L’étude de l’épave du chaland de Langeais (XVIIIe siècle) offre un terrain riche pour interroger les statuts changeants des objets patrimoniaux immergés. Virginie Serna invite à penser cette épave comme un objet pluriel : à la fois trace d’un accident nautique, archive matérielle, fragment désassemblé, et élément actif d’un « anthroposystème fluvial ». Par son enfouissement, l’épave révèle les lois de la taphonomie, science des processus de décomposition, et devient un marqueur des dynamiques écologiques, sociales et historiques du fleuve.
Elle évoque le glissement sémantique du bateau à l’état de « déchet » ou « débris », en soulignant les tensions entre abandon et revalorisation patrimoniale. Certaines épaves jouent un rôle écologique fondamental. L’exemple de Spongilla lacustris, éponge d’eau douce colonisant une pièce de l’épave, illustre cette reconversion d’un artefact en niche écologique vivante.
L’épave devient ainsi interface entre matières, archive du négoce fluvial et composante de la biodiversité. Ce changement de regard résonne avec le projet du Parlement de Loire, initiative interdisciplinaire portée par Camille de Toledo qu’il poursuit aujourd’hui en tant que membre associé de l’IEA avec son projet “Vers une internationale des rivières et autres entités de la nature”.

Le site de naufrage du grand chaland de Langeais (1795)

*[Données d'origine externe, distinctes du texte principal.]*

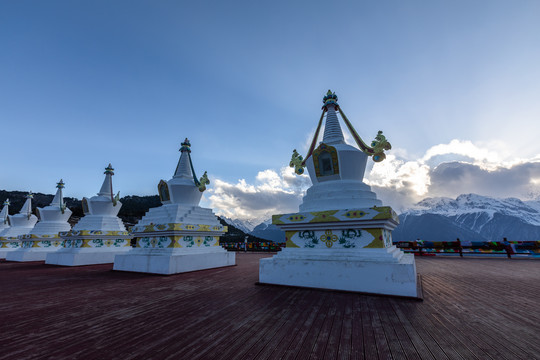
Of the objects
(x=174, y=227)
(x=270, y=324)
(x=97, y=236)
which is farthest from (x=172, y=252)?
(x=97, y=236)

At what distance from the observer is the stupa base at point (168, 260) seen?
915 cm

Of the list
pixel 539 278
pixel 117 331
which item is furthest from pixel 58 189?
pixel 539 278

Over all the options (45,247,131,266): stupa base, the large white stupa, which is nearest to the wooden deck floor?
the large white stupa

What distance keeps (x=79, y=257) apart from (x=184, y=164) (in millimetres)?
7897

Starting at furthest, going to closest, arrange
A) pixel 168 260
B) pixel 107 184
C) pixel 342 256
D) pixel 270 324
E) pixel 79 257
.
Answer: pixel 107 184 < pixel 79 257 < pixel 168 260 < pixel 342 256 < pixel 270 324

Unité paysagère pour les uns, entité archéologique pour d’autres, le site de naufrage du grand chaland de Langeais daté du XVIIIe siècle (Indre-et-Loire) pose la question du statut de l’épave dans le paysage. Il interroge l’accident et invite à une archéologie du désordre, un apprentissage du désassemblage architectural de la coque (cette recherche a fait l’objet, sous des formes différentes de deux articles : Serna 2018 et Serna 2000). Il questionne l’identité du bateau et son passage de “structure architecturale flottante, […] ensemble fonctionnel et lieu de vie, à épave, source archéologique première de l’archéologie navale” (Rieth 2016 : 57). Mais est-ce tout ?
Le naufrage, cet accident, “évènement aléatoire et fortuit, entraînant des dommages”, témoigne d’un dysfonctionnement de la navigation. Sa matérialité archéologique (le site d’hier, d’aujourd’hui et de demain), son témoignage architectural (l’épave), sa relation et narration (par les archives), sa valeur dramatique en font un évènement marquant d’une histoire nautique.

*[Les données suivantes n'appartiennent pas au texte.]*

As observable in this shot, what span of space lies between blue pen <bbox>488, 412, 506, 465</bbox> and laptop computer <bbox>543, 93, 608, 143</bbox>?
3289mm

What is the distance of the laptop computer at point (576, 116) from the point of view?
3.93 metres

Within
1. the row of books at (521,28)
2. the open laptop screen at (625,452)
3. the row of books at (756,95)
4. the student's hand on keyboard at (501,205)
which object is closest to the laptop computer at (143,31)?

Le site de naufrage permet une lecture en creux de la rivière aménagée, autorisant le chercheur à placer les éléments naufrageurs comme autant de nouvelles installations non comprises par le batelier et provoquant une erreur de navigation. Le naufrage, dans une lecture en parallèle du drame humain, est un puissant témoignage d’une rivière en train de se modifier, dont le lit et les rives changent au cours du temps.
L’épave raconte, par un processus inversé, la navigation, l’espace de circulation des chalands, des ports au quai en passant par le lit mineur et ses îles. L’épave suit le temps du négoce, des marchands et marchandises, elle prolonge le discours sur les communautés navigantes et riveraines. Elle renvoie par sa localisation topographique au sein du lit de la Loire aux questionnements sur la dynamique fluviale passée et présente.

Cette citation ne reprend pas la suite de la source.